• _Document extract_:
Controversies
United Arab Emirates
Defend holy sensibilities
Modern art is likely to gain from contradiction, and even, on occasion, from censorship
By The Art Newspaper. Comment, Issue 224, May 2011
Published online: 29 April 2011
Sheikh Dr Sultan bin Mohammed Al Qasimi, who sacked the director of the Sharjah Biennial after a work was found blasphemous, and his daughter Sheikha Hoor, the biennial’s founder and president
By Abdal Hakim Murad
One never ceases to be amazed at the speed with which Islamic societies are allowing themselves to be modernised. A process that took Europe four painful centuries is being crammed into a few short decades, and despite inevitable sparks and cries of protest, the process appears strikingly successful. At first glance, the most astonishing case of this is supplied by the states of the Gulf, where a strictly medieval culture prevailed into living memory, but where art and architecture today reflect a local taste that seems decidedly postmodern.
What is intriguing about the recent furore in Sharjah is not that a work of art was banned and the biennial director sacked, but that it should have been there at all. Blasphemy is intrinsic to modern art, which is naturally hostile to tradition, to the sacred, and to the claim that a benign order underlies the apparent randomness of human experience. The work by Mustapha Benfodil, which provoked the sudden reversion to older patterns of discernment and exclusion, included phrases which, being in Arabic, attracted local attention for their irreligious content. But the ethos of his work, like almost all avant-garde art, is rooted in the modern rejection of the sacred, which it replaces with the expression, often enigmatic, of the inner life of the artist. Individualism can only make headway by eroding the collective and the transcendent.
It would be easy to deride the good burghers of Sharjah for failing to spot this most salient element of the modern. Expatriates often claim that Gulf Arabs like modern art because of the prestige of its association with the west, not because they understand it. This is a local version of the more widespread view that most consumers of contemporary art are attracted only by its mystique. (Asked how many people actually like modern art, Marcel Duchamp famously replied: “Oh, maybe ten in New York, and one or two in New Jersey.”)
In fact, Emiratis are not this naïve. Many find modern art interesting because it is a window onto the soul of the west, with which they have to engage. Its indifference to recognisable canons of beauty and truth, and its typical pessimism about society, are taken to be important lessons. Fundamentalists, in particular, appreciate the new galleries in the region for their sermonising potential; as an Afghan once told me, nothing would serve the Islamist cause better than a major Gilbert & George retrospective in Kandahar.
The same religionists are laughing at liberal attempts to explain why blasphemies against Islam are a valid expression of artistic licence, while certain western legal and moral taboos may be acceptably internalised by curators and by legislation. Yet even in Sweden, just two years ago, the Linköping municipality banned posters for a rock festival that showed Satan excreting on a cross. And in Denmark, the newspaper Jyllands-Posten, which had defended its right to publish cartoons of the Prophet, retreated from its stated intention to publish a cartoon that lampooned the Holocaust.

• _Material_:
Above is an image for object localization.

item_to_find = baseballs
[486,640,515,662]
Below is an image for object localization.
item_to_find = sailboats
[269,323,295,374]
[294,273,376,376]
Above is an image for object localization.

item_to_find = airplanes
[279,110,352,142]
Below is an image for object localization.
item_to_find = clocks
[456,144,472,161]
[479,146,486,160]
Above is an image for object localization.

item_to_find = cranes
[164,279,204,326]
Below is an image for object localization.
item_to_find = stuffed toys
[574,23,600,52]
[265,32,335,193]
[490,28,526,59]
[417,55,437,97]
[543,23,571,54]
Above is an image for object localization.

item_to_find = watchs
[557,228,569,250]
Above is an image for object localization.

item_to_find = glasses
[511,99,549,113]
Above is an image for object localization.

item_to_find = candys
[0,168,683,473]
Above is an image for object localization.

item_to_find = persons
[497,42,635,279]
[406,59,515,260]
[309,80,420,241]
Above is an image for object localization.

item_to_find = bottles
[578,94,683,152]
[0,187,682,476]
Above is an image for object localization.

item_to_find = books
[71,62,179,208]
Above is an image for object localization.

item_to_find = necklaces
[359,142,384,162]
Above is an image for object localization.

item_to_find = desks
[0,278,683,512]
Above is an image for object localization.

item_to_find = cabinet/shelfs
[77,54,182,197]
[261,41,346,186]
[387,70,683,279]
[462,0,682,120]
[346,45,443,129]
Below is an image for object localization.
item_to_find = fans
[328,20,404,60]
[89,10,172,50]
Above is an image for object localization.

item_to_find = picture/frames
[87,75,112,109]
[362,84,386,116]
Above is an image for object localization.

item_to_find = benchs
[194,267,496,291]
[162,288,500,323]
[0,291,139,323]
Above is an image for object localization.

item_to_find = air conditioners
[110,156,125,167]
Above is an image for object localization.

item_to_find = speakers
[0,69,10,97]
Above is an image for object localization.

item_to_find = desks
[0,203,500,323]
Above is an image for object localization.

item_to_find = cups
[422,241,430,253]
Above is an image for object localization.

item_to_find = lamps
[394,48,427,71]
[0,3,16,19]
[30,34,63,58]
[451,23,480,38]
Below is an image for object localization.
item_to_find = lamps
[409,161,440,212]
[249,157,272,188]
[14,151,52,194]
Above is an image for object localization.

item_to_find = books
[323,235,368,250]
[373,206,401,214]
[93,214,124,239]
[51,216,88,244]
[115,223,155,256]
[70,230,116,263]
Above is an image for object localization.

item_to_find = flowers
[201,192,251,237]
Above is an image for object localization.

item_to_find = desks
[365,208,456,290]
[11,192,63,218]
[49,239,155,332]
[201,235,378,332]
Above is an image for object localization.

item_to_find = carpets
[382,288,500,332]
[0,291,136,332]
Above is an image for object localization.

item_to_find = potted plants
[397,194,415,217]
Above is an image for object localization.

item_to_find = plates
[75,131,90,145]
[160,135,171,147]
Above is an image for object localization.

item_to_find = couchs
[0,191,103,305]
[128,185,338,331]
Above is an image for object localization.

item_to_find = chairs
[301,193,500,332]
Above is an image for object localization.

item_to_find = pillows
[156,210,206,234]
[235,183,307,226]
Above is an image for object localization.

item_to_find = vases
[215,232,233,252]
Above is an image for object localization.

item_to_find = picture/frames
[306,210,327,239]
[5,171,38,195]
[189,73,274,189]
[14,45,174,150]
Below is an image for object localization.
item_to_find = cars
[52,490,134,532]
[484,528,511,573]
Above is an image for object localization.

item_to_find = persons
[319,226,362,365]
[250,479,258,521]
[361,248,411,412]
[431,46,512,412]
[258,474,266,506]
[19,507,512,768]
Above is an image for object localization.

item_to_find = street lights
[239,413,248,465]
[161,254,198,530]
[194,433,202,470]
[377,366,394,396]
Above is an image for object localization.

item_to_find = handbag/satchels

• _Exercise task 1_: List every country the Sharjah Biennial commentary names.
• _Exercise task 2_: Reproduce everything in the Sharjah Biennial commentary from "In fact, Emiratis" down to "retrospective in Kandahar.", swapping "Emiratis" for "Gulf Arabs".

• _Complete answer 1_: United Arab Emirates, Sweden, Denmark

• _Complete answer 2_:
In fact, Gulf Arabs are not this naïve. Many find modern art interesting because it is a window onto the soul of the west, with which they have to engage. Its indifference to recognisable canons of beauty and truth, and its typical pessimism about society, are taken to be important lessons. Fundamentalists, in particular, appreciate the new galleries in the region for their sermonising potential; as an Afghan once told me, nothing would serve the Islamist cause better than a major Gilbert & George retrospective in Kandahar.